I build ALOT of rigs for myself and others. Out of over 30 high end consumer supply's there have been 5 failures in less then one year. Out of over 60 supemicro server supplies I have killed one. Out of 5 Dell server supply's I have killed 4. I ran the consumer PSUs at 60 to 80 percent the supemicro 80-100 percent and the dells 80 percent. None of the PSUs ever killed anything but themselves. With that said consumer PSUs are normally not designed for 100% load 24/7 for substantial periods of time. Some may take it better then others but if you get a large enough sample size you will notice a pattern. And the server supply's are quite abit cheaper and I buy them used on top of everything.

Kinda funny that 4/5 Dell PSU's have died that you've tested... I've had that same experience with HPC stuff in the datacenter. But you are right, most home / consumer grade power supplies aren't built to the same level or quality as server PSUs.... Also, higher voltage (208-240), the less "wear" seems to happen at higher loads.
 
I just bought an evga gold 1600w... Expensive, but very fucking nice. Running 6 1060s and 2 1070s... 9 8 pin vga lines... Pulling 940w mining zcash.
 
I just bought an evga gold 1600w... Expensive, but very fucking nice.

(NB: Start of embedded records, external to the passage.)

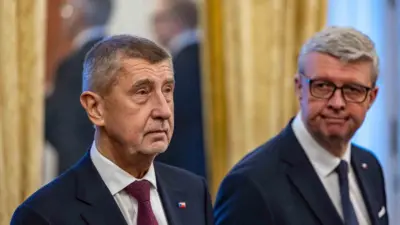 Çekya’da Başbakan Andrej Babis’in partisi Memnuniyetsiz Vatandaşlar Hareketi (ANO), Avrupa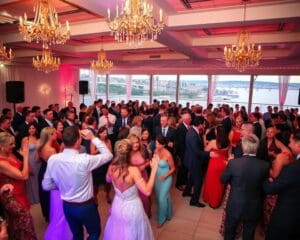 Was macht eine Hochzeitsfeier in Rhein-Main mit DJ Bernd unvergesslich?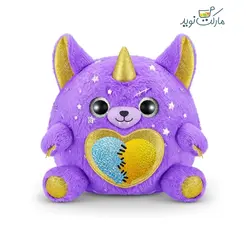 عروسک سورپرایزی رینبوکورنز سری 1 Monstercorn هاولی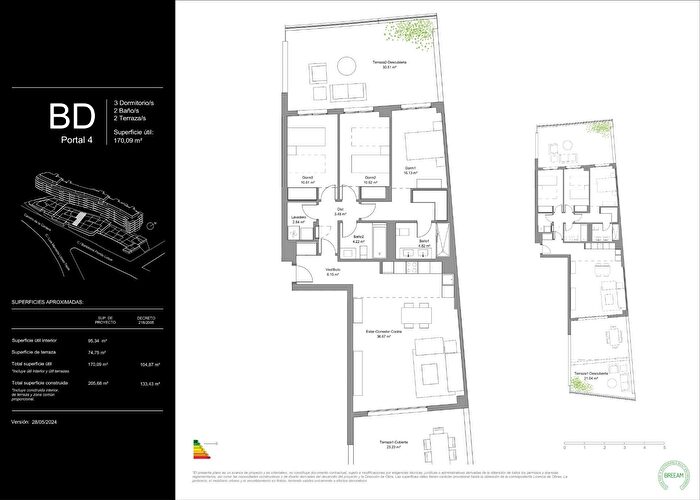 Casas en venta y pisos alquiler - 3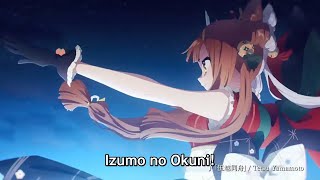 【FGO 】 GUDAGUDA 6  GUDAGUDA Close Call 2021 TVCM  English Subbed  FateGrand Order [upl. by Ahsiekat]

Running 6 1060s and 2 1070s... 9 8 pin vga lines... Pulling 940w mining zcash.
My mixed 1070/ti rigs with 7 cards each pull 915w from the wall. Try dropping your power settings. I use 65% and only took about 8% hash rate hit with equihash.
 
My mixed 1070/ti rigs with 7 cards each pull 915w from the wall. Try dropping your power settings. I use 65% and only took about 8% hash rate hit with equihash.

Agreed.. I just got the rig setup so it needs some tuning but I have been too busy with family to get it done. Mining Eth they are pulling about 800w from the wall. Shitty thing is, two of my 1060's don't have the same memory as the other 4 so getting Eth stable was a PITA. Those two only get about 18 Mh/s with Eth compared to the 22 Mh/s for the other 4. They mine Zcash at the same speeds though.. When I get back to Zcash in a few days I'm going to give it a good look and drop the power. The whole box was getting about 3.6k sols/s at that power draw.
 
A server psu is better built for mining. They’re designed to run 24/7/365 at 92% load. Out off all the physical servers at work I’ve had one psu die in the last 5 years. Also, for the price they can’t be beat. The only downside is some are LOUD!
 
I have an 850w consumer PSU made by Silverstone that's been running since 2009.. Pulling 650w nonstop since January
 
I have an 850w consumer PSU made by Silverstone that's been running since 2009.. Pulling 650w nonstop since January
one psu isnt exactly a large enough sample size to draw a conclusion. and im not doughtiung there are some good concumer psu's i have had some running just as long but there is a trend in reliability between server psus and concumer and it is strong enough for me to recommend the server psu's any day over the more expensive consumer ones.
 
I'll give you that... Anecdotally... That isn't my only example, I just didn't want to have a wall of text... we all have our own sample size and base our opinions on that... I repurpose old gear forever.
 
I just picked up a Seasonic Prime 1000w 80+ Platinum PSU's for $200. Not a bad deal for a Seasonic.

Server PSU's are all going to be loud. HP's are a little quieter than the Dell or Equallogic though.